Prompt 1 = Which lines of the records contain the string "measurement"? Pick out and copy each such line, treating uppercase and lowercase as different.

Text block =
══════════
3. In consideration of our services pursuant to this Agreement,
Consultant shall be entitled to receive, and the Company agrees to pay
Consultant, the following compensation:
a. Upon execution of this Agreement, the Company shall pay to
Consultant a cash fee in the amount of $10,000;
b. 250,000 shares (the "Shares") of common stock, par value
$.001 per share, of the Company; and
c. In addition to the compensation and expense reimbursement
referred to in clauses (a) and (b), above, the Consultant shall be entitled to
receive from the Company a "Transaction Fee," as a result of any Transaction (as
described below) between the Company and any other company, entity, person,
group or persons or other party which is introduced to, or put in contact with,
the Company by the Consultant. A "Transaction" shall mean merger, sale or stock,
sale of assets, consolidation, or other similar transaction or series or
combination of transactions whereby the Company or such other party transfer to
the other, or both transfer to a third entity or person, stock, assets, or any
interest in its business in exchange for stock, assets, securities, cash or
other valuable property or rights, or wherein they make a contribution of
capital or services to a joint venture, commonly owned enterprise or business
opportunity with the other for purposes of future business operations and
opportunities. To be a Transaction covered by this section, the transaction must
occur during the term of this Agreement or the one year period following the
expiration of this Agreement. The calculation of a Transaction Fee shall be
based upon the total value of the consideration, securities, property, business,
assets or other value given, paid, transferred or contributed by, or to, the
Company and shall be based on a Lehman fee, beginning at 5% of the first $1
million of dollar value of the Transaction and decreasing in 1% increments with
each million dollars or part thereof thereafter. Such fee shall be paid by
certified funds at the closing of the Transaction.
4. In addition to the fees described in Paragraph 3 above, the Company
agrees to promptly reimburse Consultant, upon request from time to time, for all
out-of-pocket expenses incurred by Consultant (including fees and disbursements
of counsel, and of other consultants and advisors retained by Consultant) in
connection with the matters contemplated by this Agreement, provided, however,
that such expenses have been approved in advance by the Company and have been
approximately and accurately documented.
5. The Company agrees to indemnify Consultant in accordance with the
indemnification provisions (the "Indemnification Provisions") attached to this
Agreement, which Indemnification Provisions are incorporated herein and made a
part hereof.
6. The Company may terminate this Agreement at any time upon 30 days'
prior written notice, without liability or continuing obligation, except as set
forth in the following sentence. Neither termination of this Agreement nor
completion of the assignment contemplated hereby shall affect: (i) any
compensation earned by Consultant up to the date of termination of completion,
as the case may be, (ii) the reimbursement of expenses incurred by Consultant up
to the date of termination or completion, as the case may be, (iii) the
provisions of Paragraphs 3 through 16 of this Agreement and (v) the attached
Indemnification Provisions which are incorporated herein, all of which shall
remain operative and in full force and effect.
══════════
Prompt 2 = How would you put this sentence from the consulting agreement into Spanish: "Such fee shall be paid by certified funds at the closing of the Transaction."

Dataset records =
══════════
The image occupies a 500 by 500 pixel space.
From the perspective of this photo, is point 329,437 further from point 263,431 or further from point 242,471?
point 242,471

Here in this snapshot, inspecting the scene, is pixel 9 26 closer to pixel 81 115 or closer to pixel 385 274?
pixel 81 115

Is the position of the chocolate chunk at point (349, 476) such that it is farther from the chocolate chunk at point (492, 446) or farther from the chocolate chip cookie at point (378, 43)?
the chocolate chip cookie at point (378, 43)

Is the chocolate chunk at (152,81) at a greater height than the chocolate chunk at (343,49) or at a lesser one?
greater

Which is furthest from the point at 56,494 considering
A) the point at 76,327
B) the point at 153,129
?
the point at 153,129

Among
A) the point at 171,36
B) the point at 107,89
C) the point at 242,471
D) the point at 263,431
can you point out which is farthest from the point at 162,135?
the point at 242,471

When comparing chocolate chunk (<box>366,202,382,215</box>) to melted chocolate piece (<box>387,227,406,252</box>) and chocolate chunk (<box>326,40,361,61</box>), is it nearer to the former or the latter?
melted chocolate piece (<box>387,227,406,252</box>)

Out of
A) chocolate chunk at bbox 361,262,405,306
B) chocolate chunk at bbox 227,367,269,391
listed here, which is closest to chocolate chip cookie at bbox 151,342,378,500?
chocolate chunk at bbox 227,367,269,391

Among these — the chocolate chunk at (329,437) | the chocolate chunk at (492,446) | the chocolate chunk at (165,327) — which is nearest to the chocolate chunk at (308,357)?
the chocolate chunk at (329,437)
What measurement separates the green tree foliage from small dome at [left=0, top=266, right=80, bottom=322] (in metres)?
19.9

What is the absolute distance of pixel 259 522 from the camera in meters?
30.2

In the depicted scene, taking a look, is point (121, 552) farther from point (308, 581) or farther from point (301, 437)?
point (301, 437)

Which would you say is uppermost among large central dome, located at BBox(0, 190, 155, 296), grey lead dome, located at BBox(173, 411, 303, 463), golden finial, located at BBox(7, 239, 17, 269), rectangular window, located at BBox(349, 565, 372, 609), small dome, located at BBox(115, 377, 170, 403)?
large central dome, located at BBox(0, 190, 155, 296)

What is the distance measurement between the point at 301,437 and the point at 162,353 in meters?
══════════
Complete answer 1 =
What measurement separates the green tree foliage from small dome at [left=0, top=266, right=80, bottom=322] (in metres)?
What is the distance measurement between the point at 301,437 and the point at 162,353 in meters?

Complete answer 2 = Dicha comisión se pagará mediante fondos certificados al cierre de la Transacción.